Metode adat digunakan oleh sunan Ampel atas permintaan dari kerajaan Majapahit atas dasar kerusakan parah yang terjadi dimasyarakat. Metode sebenarnya ini adalah hasil pandangan dari Sunan Kalijogo. Awalnya Sunan Ampel menolak ide ini, karena adat istiadat Jawa sarat akan ajaran Hindu Syiwo Budho seperti, selametan, sesajen dan sejenisnya. Sunan Ampel tidak dapat menerimanya, kata Sunan Ampel “Apakah tidak mengkhawatirkan dikemudian hari? Bahwa adat istiadat dan upacara-upacara lama itu nanti akan dianggap sebagai ajaran Islam, sebab kalau demikian nanti apakah hal ini tidak akan menjadi bid’ah?”. Tetapi pendapat Sunan Kalijogo itu disetejui oleh Sunan Kudus, karena Sunan Kudus mempunyai keyakinan bahwa dikemudian hari akan ada pendakwah lain yang akan menyempurnakannya[25]

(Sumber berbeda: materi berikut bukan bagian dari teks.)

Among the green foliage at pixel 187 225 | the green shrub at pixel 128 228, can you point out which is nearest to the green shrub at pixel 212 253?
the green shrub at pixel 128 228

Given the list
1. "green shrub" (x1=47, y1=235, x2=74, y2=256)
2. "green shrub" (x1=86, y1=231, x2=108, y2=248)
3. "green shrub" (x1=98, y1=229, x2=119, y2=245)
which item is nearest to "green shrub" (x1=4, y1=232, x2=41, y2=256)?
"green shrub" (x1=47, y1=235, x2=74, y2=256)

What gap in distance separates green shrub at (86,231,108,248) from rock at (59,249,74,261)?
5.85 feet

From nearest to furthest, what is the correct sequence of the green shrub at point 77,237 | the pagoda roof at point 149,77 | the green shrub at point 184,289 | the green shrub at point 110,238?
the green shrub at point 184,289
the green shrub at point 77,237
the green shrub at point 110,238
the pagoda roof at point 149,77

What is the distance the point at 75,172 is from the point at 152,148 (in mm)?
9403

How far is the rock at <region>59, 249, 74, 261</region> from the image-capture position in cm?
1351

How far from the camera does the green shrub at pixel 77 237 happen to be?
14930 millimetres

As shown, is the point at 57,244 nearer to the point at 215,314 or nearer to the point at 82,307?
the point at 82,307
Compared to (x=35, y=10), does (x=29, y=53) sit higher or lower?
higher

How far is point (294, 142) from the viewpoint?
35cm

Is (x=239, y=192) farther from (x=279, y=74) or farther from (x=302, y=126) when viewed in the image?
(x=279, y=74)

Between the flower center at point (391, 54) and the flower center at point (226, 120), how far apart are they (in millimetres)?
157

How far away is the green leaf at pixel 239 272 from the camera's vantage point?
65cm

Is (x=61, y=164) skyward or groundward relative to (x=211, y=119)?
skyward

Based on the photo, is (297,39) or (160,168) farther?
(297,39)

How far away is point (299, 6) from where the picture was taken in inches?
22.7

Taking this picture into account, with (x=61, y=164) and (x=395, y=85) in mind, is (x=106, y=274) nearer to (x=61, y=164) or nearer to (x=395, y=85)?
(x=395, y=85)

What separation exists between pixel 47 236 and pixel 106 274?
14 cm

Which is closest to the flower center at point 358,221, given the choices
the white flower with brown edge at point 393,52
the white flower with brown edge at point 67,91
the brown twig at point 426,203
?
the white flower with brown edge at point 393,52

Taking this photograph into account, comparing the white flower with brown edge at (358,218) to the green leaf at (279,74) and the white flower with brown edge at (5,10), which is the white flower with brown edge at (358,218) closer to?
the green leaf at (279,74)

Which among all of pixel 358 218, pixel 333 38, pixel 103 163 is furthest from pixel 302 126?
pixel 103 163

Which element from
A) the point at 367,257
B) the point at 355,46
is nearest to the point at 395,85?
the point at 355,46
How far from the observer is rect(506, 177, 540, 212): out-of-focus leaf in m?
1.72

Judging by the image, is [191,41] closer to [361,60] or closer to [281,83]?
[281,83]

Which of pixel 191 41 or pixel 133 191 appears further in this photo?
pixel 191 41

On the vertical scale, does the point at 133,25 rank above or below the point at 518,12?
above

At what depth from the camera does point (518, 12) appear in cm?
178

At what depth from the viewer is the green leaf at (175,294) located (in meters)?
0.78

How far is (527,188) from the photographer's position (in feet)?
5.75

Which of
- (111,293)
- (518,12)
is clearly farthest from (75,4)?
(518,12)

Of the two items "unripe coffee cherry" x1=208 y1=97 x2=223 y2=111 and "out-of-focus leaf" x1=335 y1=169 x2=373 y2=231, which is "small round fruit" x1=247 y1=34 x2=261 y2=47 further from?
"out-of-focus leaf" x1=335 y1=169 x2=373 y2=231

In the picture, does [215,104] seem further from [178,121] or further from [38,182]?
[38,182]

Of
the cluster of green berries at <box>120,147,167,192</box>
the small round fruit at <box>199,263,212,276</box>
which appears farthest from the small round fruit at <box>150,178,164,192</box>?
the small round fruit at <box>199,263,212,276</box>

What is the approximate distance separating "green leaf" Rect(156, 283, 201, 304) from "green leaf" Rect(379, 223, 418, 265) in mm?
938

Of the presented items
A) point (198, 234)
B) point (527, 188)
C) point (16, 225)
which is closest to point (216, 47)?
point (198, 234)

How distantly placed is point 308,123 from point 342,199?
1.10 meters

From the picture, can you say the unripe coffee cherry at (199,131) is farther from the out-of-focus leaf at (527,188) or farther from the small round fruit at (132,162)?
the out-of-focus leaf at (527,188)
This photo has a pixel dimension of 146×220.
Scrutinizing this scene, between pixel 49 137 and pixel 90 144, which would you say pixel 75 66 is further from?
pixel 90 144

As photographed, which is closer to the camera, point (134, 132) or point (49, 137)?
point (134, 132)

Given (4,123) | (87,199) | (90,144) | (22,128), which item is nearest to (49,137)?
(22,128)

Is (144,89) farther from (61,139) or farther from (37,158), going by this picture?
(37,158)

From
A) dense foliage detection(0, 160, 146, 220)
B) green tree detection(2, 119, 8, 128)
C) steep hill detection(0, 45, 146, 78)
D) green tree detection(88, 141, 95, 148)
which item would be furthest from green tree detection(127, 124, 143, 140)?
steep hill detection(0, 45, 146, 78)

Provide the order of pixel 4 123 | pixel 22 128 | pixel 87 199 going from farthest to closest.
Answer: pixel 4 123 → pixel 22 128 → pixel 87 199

Itulah sebabnya Sunan Kalijogo memilih adat sebagai metode dakwah, sebab tantangan terberat dakwah masa itu adalah kehidupan masyarakat Jawa yang masih kuat dipengaruhi kepercayaan, tradisi, budaya, ritual, dan adat warisan nenek moyang dari agama Hindu Syiwo dan Budho maupun sisa kepercayaan animisme dan dinamisme. Menentang secara frontal pasti akan berakibat pada kegagalan dakwah, maka solusinya perlahan-lahan memasukkan unsur-unsur Islam ke dalam adat istiadat dengan tujuan menggeser kebudayaan itu sendiri.
Lalu, jika dikatakan Islam Nusantara adalah sebagai metode dakwah walisongo yang mengakomodir adat istiadat, itu benar adanya, tapi bukan dengan tujuan melestarikan budayanya. Itu hanya metode yang dipakai untuk menghantarkan masyarakat kepada pemahamam Islam yang sesungguhnya. Walaupun pada akhirnya kekhawatiran Sunan Ampel benar-benar terjadi hari ini.
Islam Nusantara Sebagai Propaganda Musuh
Definsi “musuh” disini adalah kaum Yahudi dan Nashrani (al-Baqarah:120). Kaum Yahudi dengan gerakan politiknya yang bernama Zionisme, adalah gerakan yang mempunyai peran sangat besar pada kerusakan berskala internasional. Dengan ideologi “The New World Order” yang digerakkan oleh gerakan klandestin Freemasonry, Yahudi berambisi untuk menaklukkan dunia, rival beratnya adalah ideologi khilafah Islamiyah.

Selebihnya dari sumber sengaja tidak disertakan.